This way, you can reference any ES6 module in any npm package:
Venodr_Package_Shared_Dto_Service_Save => /home/user/app/node_modules/@vendor/package/src/Shared/Dto/Service/Save.js
Depending on the execution environment, the mapping may be different:
Vendor_Package_ => /home/user/app/node_modules/@vendor/package/src // Linux style
Vendor_Package_ => C:\projects\app\node_modules\@vendor\package\src // Window style
Vendor_Package_ => https://unpkg.com/@vendor/package/src // Web style
The source code employs namespaces to reference dependencies, while the object container utilizes a resolver to translate the namespace into the corresponding path to the source code file, contingent upon the runtime environment:
Venodr_Package_Shared_Dto_Service_Save => /home/user/app/node_modules/@vendor/package/src/Shared/Dto/Service/Save.js
Venodr_Package_Shared_Dto_Service_Save => C:\projects\app\node_modules\@vendor\package\src\Shared\Dto\Service\Save.js
Venodr_Package_Shared_Dto_Service_Save => https://unpkg.com/@vendor/package/src/Shared/Dto/Service/Save.js
Dependency Specification
JavaScript lacks reflection capabilities similar to Java or PHP. Consequently, to enable the object container to comprehend the necessary dependencies for creating a specific object, a distinct convention is employed - a dependency specification. A dependency specification is an object where each key represents the identifier of the required dependency:
class Service {
constructor(
{
App_Config: config,
App_Logger: logger
}
) {}
}
In the object container, the required object is created as follows:
const App_Config = await container.get('App_Config');
const App_Logger = await container.get('App_Logger');
const spec = {App_Config, App_Logger};
const obj = new Service(spec);
If dependencies are injected into a factory function, it appears as follows:
function Factory({App_Config: config, App_Logger: logger}) {
// perform operations with dependencies and compose the result
return res;
}
Es6 export
In ES6+, a distinct building block in application development is the act of exporting:
export {
obj1 as default, obj2, obj3
};
Static linking through imports is performed at the level of these building blocks:
import obj1 from './mod.js';
import {obj2} from './mod.js';
This implies that the dependency identifier must have the capability to reference not only the ES6 module itself but also a specific export within it, as illustrated in this example:
const exp = 'Vendor_Package_Module.export';
const def = 'Vendor_Package_Module.default';
const obj2 = 'Vendor_Package_Module.obj2';
In this case, the dependency declaration in a constructor or factory function could look like this:
class Service {
constructor(
{
'App_Config.default': config,
'App_Util.logger': logger
}
) {}
}
Late binding
The object container links objects not at the source code level but in runtime mode.

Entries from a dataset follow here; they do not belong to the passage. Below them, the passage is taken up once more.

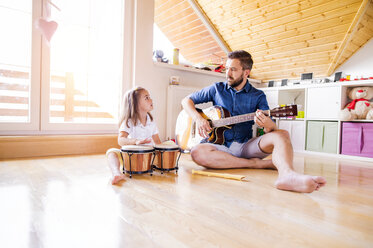 Father and daughter making music together - HAPF000526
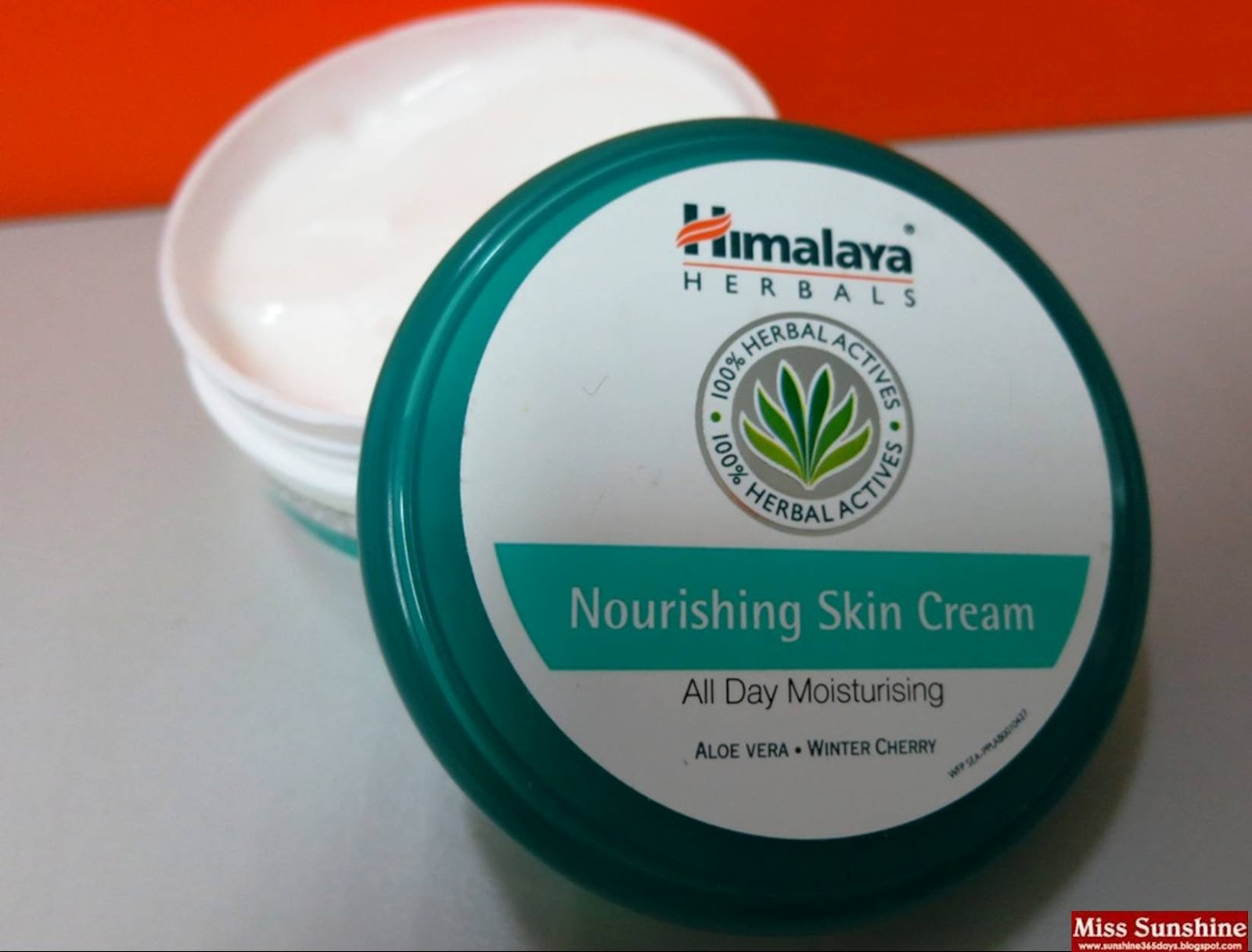 Top 10 Best Winter Cold Creams To Keep Your Skin Soft & Beautiful (5)
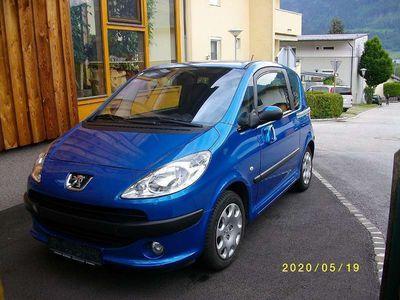 gebraucht Peugeot 1007 Trendy 1,4 HDI 70 Kombi / Family Van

In my applications, I have encountered two particularly useful runtime object lifecycles:
- Singleton: It exists in a single instance within the application.
- Instance: A new object is created each time.

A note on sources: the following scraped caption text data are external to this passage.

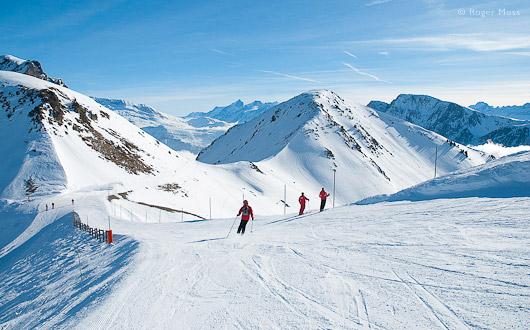 Skiers on piste, Chamrousse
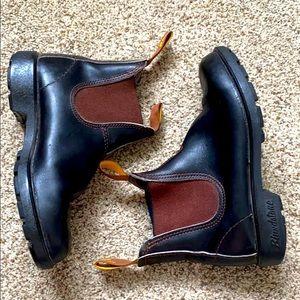 Blundstone Chelsea Black Boot Women's size 6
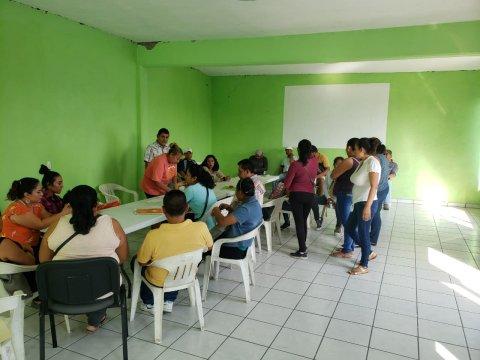 """<a href=""""/pago-de-becas-en-tepalcingo-zacatepec-y-cuautla"""">Se lleva a cabo la entrega de apoyos a beneficiarios de beca de Capacitación en Micro y Pequ...</a>"""
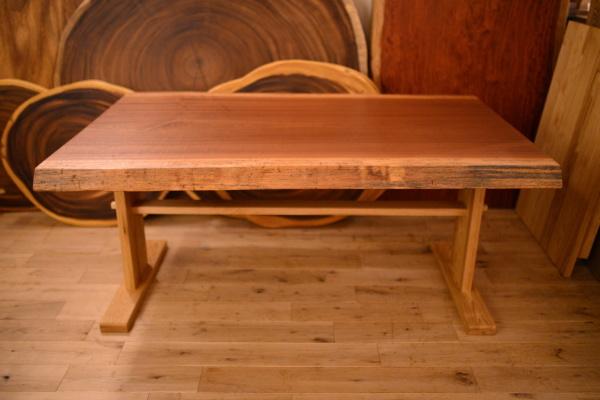 無垢一枚板マホガニーテーブル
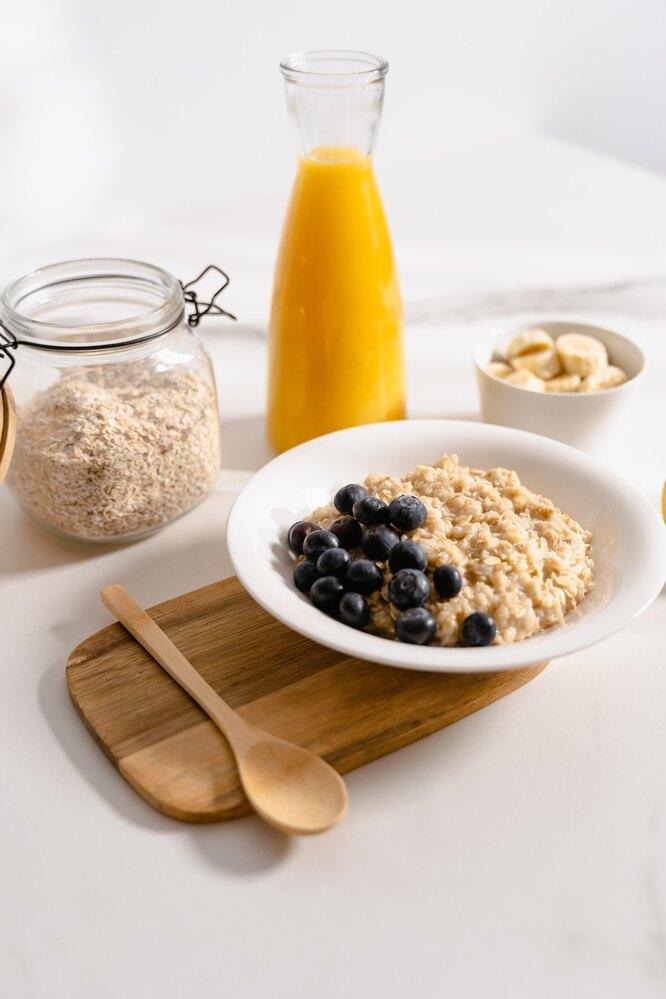 Завтрак, овсянка, какие продукты ускоряют метаболизм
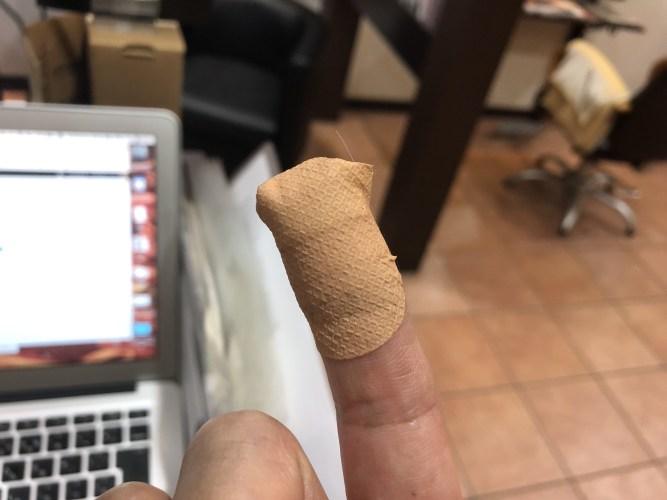 絆創膏 美容師の指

Since any string can be used as an object key in a dependency specification, various formats can be devised to specify the lifecycle of the required dependency. I have personally chosen the following format:
const asIs = 'Vendor_Package_Module.default';
const asSingleton = 'Vendor_Package_Module.default$';
const asInstance = 'Vendor_Package_Module.default$$';
In principle, each package can have its own format for describing the dependencies it uses internally. The
TeqFw_Di_Container_Parser
object is responsible for applying the appropriate format within the required namespace.
Transforming the Result
Here are the steps for the object container:
There are two stages involved here:
- Preprocessing: the modification of the dependency identifier
- Postprocessing: the modification of the created object
Preprocessing
At times, situations may arise, especially when utilizing various extensions of the core functionality, where it becomes
necessary to redefine certain objects within the application. For such scenarios, @teqfw/di
includes a preprocessor:
/** @type {TeqFw_Di_Api_Container_PreProcessor} */
const pre = container.getPreProcessor();
You can add handlers (chunks) to the preprocessor that are capable of modifying the initial depId
:
/** @type {TeqFw_Di_Api_Container_PreProcessor_Chunk} */
const replace = new ReplaceChunk(); // some implementation of the interface
pre.addChunk(replace);
The preprocessor calls the handlers sequentially and can, for example, replace a dependency from the base npm package
(App_Base_Mod_Api_Service_Auth
) with another dependency from one of the npm packages (Auth_Password_Mod_Service
or
OAuth2_Mod_Service
), depending on the npm packages included in the application compilation.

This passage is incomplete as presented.